I pay tribute to the Guildford centre, which my hon. Friend mentions. We need not only a prompt criminal justice response if the woman reports an incident to the police, but prompt and good health services. That is why our sexual assault referral centres are so important. Often, the trauma following a sexual assault or a rape can last a lifetime, and the overwhelming majority of such assaults are never reported, so we need a system that deals effectively with those assaults that are reported, but also supports women who cannot bring themselves to report but need help to find a way forward after such trauma.
The Minister really needs to get herself up to date on Conservative party policy, because we have announced £2.5 million for up to 15 new rape crisis centres. I welcome the fact that today she has said that the £1 million extra funding will continue into the next financial year, but we are three weeks away from the end of this financial year. Many rape crisis centres do not know whether they can continue, such as Rape Crisis in Wycombe, which serves my constituency. It has had to cut staff hours and reduce its services because it does not know its future financial position. When will the Government adopt our policy of three-year stable funding for rape crisis centres?

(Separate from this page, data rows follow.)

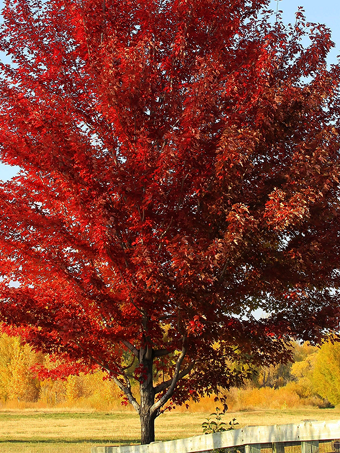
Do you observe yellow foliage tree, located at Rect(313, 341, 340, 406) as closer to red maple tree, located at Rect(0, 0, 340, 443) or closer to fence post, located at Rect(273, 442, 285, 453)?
red maple tree, located at Rect(0, 0, 340, 443)

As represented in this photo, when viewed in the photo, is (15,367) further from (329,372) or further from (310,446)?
(310,446)

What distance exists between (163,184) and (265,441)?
3.91 m

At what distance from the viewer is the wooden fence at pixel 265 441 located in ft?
18.6

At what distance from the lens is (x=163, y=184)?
310 inches

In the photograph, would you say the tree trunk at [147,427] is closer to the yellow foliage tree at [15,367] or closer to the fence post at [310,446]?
the fence post at [310,446]

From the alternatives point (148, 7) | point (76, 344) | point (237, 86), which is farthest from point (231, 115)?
point (76, 344)

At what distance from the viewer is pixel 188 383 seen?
9.91m

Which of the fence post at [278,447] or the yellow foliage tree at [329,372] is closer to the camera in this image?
the fence post at [278,447]

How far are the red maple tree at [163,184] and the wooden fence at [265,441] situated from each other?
62.6 inches

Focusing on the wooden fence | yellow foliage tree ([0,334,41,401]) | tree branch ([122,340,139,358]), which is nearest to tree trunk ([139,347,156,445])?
tree branch ([122,340,139,358])

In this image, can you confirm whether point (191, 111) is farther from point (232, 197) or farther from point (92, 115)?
point (92, 115)

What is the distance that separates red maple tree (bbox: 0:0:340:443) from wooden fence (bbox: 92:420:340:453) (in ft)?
5.21

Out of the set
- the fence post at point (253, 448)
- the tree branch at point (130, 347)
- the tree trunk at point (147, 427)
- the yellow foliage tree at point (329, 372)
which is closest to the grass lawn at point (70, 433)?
the yellow foliage tree at point (329, 372)

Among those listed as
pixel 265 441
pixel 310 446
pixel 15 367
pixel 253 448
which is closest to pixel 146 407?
pixel 253 448
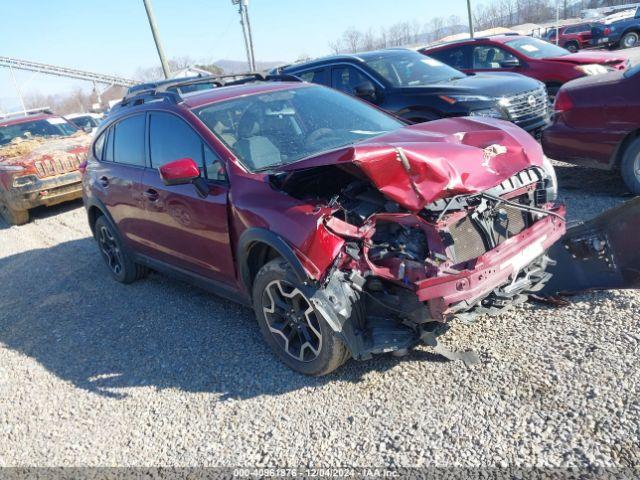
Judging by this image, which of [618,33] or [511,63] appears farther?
[618,33]

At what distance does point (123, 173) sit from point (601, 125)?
4987 millimetres

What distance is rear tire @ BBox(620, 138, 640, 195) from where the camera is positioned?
215 inches

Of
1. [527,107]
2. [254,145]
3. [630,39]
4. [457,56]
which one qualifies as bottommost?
[630,39]

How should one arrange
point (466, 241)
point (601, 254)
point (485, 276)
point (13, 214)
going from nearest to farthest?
point (485, 276)
point (466, 241)
point (601, 254)
point (13, 214)

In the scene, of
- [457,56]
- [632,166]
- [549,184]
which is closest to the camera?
[549,184]

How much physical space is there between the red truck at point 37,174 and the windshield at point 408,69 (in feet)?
18.9

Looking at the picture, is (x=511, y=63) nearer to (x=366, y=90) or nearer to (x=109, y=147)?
(x=366, y=90)

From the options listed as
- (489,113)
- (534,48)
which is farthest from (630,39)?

I am sorry, but I really am not going to accept that from the right hon. Lady: her party would cut funding to local government and to the Home Office, but we are being told that we are not spending enough. We have rolled out sexual assault referral centres and set up a special fund, and we are working with the umbrella organisations. Since we set up the special fund, not one single rape crisis centre has closed. If she is saying that more money should be put into this sector, she should say where it would come from because her party’s policies would see it cut. Unless the Conservatives can put their money where their mouth is on this, I am not going to be listening.